Voici le communiqué reproduit par « Le Monde » :

* Amnesty International, à la veille du voyage de M. Giscard d'Estaing au Cameroun, attire l'attention sur les violations des droits de l'homme dans ce pays, où « la consolidation du régime s'est faite au prix de l'écrasement de toute opposition même légale et par une répression souvent brutale ».

« En juillet 1976, écrit Amnesty International, dans un communiqué, des centaines de personnes ont été arrêtées à Douala et à Yaoundé à la suite de distribution de tracts anti-gouvernementaux. » Ces personnes, précise l'organisation humanitaire, sont soupçonnées d'avoir eu des liens avec l'Union nationale des étudiantsdu Cameroun (UNEK), dissoute en France sur ordre du gouvernement français en 1977. »

« Aucun des détenus arrêtés en 1976 n'a été inculpé ou traduit en justice », poursuit le communiqué, qui indique que, en mai 77, Amnesty International a pris en charge cent vingt Camerounais arrêtés en juillet 1976.

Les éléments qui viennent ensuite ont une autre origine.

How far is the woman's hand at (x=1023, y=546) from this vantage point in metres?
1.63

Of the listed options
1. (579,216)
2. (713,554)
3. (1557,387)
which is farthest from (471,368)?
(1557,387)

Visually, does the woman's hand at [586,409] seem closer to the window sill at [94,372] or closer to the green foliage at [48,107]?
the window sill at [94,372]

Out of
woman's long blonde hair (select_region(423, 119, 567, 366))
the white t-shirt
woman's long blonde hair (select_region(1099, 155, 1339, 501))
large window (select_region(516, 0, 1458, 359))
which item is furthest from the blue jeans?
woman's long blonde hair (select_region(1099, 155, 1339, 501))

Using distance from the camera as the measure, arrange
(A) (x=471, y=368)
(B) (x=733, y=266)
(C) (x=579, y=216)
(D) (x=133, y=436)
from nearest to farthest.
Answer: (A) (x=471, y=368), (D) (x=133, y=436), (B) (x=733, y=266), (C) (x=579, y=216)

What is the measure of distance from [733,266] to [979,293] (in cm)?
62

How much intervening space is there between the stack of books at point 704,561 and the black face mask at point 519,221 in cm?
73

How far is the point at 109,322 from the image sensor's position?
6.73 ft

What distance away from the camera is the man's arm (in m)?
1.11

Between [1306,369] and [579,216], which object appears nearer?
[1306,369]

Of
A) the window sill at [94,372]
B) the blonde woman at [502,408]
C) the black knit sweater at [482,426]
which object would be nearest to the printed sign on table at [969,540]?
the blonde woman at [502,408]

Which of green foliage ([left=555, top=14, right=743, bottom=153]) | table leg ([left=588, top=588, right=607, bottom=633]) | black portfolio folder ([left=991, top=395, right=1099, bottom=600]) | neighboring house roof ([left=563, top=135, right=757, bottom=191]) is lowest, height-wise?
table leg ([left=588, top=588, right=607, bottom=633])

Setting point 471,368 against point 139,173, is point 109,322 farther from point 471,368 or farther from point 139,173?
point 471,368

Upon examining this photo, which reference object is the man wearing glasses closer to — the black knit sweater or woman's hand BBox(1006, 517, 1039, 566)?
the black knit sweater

« Il y aurait au moins deux cents prisonniers politiques actuellement au Cameroun », conclut Amnesty International qui ajoute : « Les conditions de détention sont extrêmement dures. Nombreux sont les prisonniers qui ont été soumis à la torture (électrochocs sur les organes génitaux) et aux passages à tabac. »

Remarques

Si quelqu'un s'avisait de protester contre ces coupures, l'excuse serait toute prête, technique il va sans dire : le journal manquait de place, compte tenu de l'abondance de l'actualité internationale.

Toutefois, on peut observer que l'espace n'est pas aussi chichement mesuré aux communiqués d'Amnesty International qui dénoncent les violations des Droits de l'Homme en U.R.S.S., au Chili ou en Argentine.

De plus, les coupures opérées dans le communiqué dAmnesty International n'ont pas été effectuées au hasard. Dans ce genre d'informations, ce qui compte le plus, en mettant le gouvernement dénoncé dans l'embarras et en [PAGE 93] alertant en même temps les populations qui, très souvent, sont systématiquement tenues dans l'ignorance de la vraie dimension de ces atrocités, tout en subissant la terreur qu'elles engendrent, ce sont les noms de personnes et de lieux, lorsqu'ils sont rapportés avec précision; c'était le cas dans le communiqué dAmnesty International, qui citait les noms de quelques camps de « rééducation » et des noms de prisonniers.

Or, ces précisions si précieuses ont été miraculeusement caviardées dans la reproduction que « Le Monde » donne du communiqué.

Enfin, pour plus d'honnêteté et en vue de la meilleure information possible des lecteurs, n'est-ce pas le 6 février (le communiqué d'Amnesty International est daté du 5) qu'il fallait livrer ce texte à la connaissance du public ? Entamant une longue étude sur le Cameroun, Philippe Decraene crut en effet ce jour-là pouvoir faire dire à un officiel camerounais qu'il ne restait plus dans les prisons du pays que cinquante-six politiques, tous membres de la secte des Témoins de Jéhovah ayant refusé de chanter l'hymne national camerounais.

PNPA


[1] Un mouvement de balancier est imprimé au prisonnier suspendu par deux orteils, tandis que deux hommes le frappent sur tout le corps, de préférence sur le sexe, la bouche et les yeux.